## 阅读摘录
一、目的
当Hive的计算引擎是spark或mr时,发现海豚调度HQL任务的脚本并不同,mr更简洁
二、Hive的计算引擎是Spark时
(一)海豚调度脚本
#! /bin/bash
 source /etc/profile
nowdate=`date --date='0 days ago' "+%Y%m%d"`
 yesdate=`date -d yesterday +%Y-%m-%d`
hive -e "
 use hurys_dc_dwd;
set hive.vectorized.execution.enabled=false;
 set hive.auto.convert.join=false;
 set mapreduce.map.memory.mb=10150;
 set mapreduce.map.java.opts=-Xmx6144m;
 set mapreduce.reduce.memory.mb=10150;
 set mapreduce.reduce.java.opts=-Xmx8120m;
 set hive.exec.dynamic.partition.mode=nonstrict;
 set hive.exec.dynamic.partition=true;
 set hive.exec.parallel=true;
 set hive.support.concurrency=false;
 set mapreduce.map.memory.mb=4128;
 set hive.vectorized.execution.enabled=false;
set hive.exec.dynamic.partition=true;
 set hive.exec.dynamic.partition.mode=nonstrict;
 set hive.exec.max.dynamic.partitions.pernode=1000;
 set hive.exec.max.dynamic.partitions=1500;
insert  overwrite  table dwd_evaluation partition(day='$yesdate')
 select device_no,
        cycle,
        lane_num,
        create_time,
        lane_no,
        volume,
        queue_len_max,
        sample_num,
        stop_avg,
        delay_avg,
        stop_rate,
        travel_dist,
        travel_time_avg
 from hurys_dc_ods.ods_evaluation
 where volume is not null  and   date(create_time)= '$yesdate'
 group by device_no, cycle, lane_num, create_time, lane_no,
          volume, queue_len_max, sample_num, stop_avg, delay_avg, stop_rate, travel_dist, travel_time_avg
 "

## 任务要求
1. 在这篇Hive调度文章里，计算引擎为spark和mr时，哪一种的海豚调度脚本更简洁？
2. 请接着这篇Hive调度文章的最后一句往下续写。
下方清单与这篇Hive调度文章无关。

## 存储数据
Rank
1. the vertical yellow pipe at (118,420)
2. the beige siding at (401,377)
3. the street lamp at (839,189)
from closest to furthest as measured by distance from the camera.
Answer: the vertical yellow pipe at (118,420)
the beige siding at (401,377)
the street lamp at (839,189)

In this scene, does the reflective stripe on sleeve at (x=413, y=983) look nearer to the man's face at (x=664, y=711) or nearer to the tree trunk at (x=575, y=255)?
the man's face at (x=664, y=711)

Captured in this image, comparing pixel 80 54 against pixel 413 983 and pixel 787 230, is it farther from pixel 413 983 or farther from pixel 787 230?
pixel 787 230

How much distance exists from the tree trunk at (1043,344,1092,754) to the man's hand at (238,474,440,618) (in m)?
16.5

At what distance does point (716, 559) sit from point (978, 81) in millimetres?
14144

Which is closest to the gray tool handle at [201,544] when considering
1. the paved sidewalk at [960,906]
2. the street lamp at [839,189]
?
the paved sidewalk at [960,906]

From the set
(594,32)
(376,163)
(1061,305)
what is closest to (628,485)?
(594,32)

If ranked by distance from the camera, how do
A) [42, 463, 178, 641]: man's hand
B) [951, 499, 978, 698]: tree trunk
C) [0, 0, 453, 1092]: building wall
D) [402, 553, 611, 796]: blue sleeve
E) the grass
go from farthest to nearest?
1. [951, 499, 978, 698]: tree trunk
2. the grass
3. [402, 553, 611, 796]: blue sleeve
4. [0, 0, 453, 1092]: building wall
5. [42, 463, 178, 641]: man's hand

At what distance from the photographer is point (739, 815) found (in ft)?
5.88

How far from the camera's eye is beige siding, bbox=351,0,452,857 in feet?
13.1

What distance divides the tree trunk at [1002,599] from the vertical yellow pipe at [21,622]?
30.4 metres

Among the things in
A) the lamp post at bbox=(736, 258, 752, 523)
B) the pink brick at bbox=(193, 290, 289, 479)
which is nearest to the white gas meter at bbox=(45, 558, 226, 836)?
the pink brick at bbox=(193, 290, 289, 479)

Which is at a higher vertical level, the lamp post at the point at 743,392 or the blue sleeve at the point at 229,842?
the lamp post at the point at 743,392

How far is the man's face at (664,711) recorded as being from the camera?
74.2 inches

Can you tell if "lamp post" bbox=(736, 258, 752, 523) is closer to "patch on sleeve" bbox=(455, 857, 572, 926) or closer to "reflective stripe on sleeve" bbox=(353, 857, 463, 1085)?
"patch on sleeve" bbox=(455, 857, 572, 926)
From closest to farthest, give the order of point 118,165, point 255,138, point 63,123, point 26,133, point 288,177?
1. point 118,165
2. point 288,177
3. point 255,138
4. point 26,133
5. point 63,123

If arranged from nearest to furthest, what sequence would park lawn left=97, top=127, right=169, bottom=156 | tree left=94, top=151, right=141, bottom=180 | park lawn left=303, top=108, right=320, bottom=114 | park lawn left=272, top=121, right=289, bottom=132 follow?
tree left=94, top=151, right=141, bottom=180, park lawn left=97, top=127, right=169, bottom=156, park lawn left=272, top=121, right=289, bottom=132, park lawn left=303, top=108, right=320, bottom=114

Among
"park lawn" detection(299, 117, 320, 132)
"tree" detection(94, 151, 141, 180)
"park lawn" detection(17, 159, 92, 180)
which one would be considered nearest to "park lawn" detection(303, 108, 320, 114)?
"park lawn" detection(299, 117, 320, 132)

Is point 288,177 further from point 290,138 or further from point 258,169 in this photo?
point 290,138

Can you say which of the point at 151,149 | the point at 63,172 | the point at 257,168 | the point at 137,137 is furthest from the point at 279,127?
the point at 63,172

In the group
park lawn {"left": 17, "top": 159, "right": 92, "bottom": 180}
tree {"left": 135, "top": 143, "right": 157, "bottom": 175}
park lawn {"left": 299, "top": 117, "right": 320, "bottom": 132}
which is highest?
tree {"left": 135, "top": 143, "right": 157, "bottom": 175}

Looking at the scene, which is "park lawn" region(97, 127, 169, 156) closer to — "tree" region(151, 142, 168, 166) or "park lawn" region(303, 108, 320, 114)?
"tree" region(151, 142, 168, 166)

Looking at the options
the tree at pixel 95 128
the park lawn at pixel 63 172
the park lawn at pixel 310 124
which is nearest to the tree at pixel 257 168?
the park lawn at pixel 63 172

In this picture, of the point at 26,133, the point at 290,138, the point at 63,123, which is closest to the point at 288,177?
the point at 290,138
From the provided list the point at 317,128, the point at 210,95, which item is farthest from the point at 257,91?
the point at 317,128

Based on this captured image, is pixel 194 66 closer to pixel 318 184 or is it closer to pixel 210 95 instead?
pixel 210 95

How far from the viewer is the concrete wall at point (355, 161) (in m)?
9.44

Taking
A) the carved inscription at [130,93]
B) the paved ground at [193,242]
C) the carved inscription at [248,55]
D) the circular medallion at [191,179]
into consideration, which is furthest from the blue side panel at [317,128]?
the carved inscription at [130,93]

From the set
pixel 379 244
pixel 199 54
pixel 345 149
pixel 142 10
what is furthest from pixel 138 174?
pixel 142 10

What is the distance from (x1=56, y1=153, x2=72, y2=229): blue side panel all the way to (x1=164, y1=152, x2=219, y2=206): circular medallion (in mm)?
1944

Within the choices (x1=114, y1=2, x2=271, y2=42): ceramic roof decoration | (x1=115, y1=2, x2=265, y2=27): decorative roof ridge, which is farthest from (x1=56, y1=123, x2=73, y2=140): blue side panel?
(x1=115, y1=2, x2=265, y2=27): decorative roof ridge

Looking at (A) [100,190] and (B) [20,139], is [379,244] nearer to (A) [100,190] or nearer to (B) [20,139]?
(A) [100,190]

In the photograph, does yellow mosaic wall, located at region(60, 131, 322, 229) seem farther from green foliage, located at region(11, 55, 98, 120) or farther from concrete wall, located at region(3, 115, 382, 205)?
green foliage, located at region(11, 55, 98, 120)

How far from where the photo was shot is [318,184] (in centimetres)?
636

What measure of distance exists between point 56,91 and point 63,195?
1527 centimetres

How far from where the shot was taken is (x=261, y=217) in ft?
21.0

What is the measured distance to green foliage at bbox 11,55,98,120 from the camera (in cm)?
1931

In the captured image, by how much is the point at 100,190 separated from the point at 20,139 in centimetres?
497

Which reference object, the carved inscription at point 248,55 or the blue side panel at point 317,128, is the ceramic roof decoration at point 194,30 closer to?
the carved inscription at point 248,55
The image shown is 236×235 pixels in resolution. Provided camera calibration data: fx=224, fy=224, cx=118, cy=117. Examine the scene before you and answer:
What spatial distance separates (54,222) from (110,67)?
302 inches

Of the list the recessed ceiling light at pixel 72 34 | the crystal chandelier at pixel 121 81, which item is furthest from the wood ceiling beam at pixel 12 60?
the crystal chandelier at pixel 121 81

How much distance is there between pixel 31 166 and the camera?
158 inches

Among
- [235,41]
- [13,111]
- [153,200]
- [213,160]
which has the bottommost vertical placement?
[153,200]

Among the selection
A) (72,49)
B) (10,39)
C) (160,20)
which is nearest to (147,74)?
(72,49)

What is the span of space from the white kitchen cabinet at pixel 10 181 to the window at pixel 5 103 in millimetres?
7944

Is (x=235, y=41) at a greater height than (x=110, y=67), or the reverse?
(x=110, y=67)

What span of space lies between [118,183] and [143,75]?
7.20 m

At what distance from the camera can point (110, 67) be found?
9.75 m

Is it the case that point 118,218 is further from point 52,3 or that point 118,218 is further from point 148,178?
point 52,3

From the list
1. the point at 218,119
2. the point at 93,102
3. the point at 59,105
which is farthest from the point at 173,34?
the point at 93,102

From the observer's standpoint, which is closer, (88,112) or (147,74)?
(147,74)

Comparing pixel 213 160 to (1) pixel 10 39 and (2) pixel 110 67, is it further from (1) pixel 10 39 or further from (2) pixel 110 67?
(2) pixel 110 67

## 参考答案
1. mr的脚本更简洁。

2.
(二)任务流执行结果
 调度执行成功,时间需要1m29s
调度执行成功,时间需要1m29s
三、Hive的计算引擎是MR时
(一)海豚调度脚本
#! /bin/bash
 source /etc/profile
nowdate=`date --date='0 days ago' "+%Y%m%d"`
 yesdate=`date -d yesterday +%Y-%m-%d`
hive -e "
 use hurys_dc_dwd;
set hive.exec.dynamic.partition=true;
 set hive.exec.dynamic.partition.mode=nonstrict;
 set hive.exec.max.dynamic.partitions.pernode=1000;
 set hive.exec.max.dynamic.partitions=1500;
insert  overwrite  table dwd_evaluation partition(day='$yesdate')
 select device_no,
        cycle,
        lane_num,
        create_time,
        lane_no,
        volume,
        queue_len_max,
        sample_num,
        stop_avg,
        delay_avg,
        stop_rate,
        travel_dist,
        travel_time_avg
 from hurys_dc_ods.ods_evaluation
 where volume is not null  and   date(create_time)= '$yesdate'
 group by device_no, cycle, lane_num, create_time, lane_no,
          volume, queue_len_max, sample_num, stop_avg, delay_avg, stop_rate, travel_dist, travel_time_avg
 "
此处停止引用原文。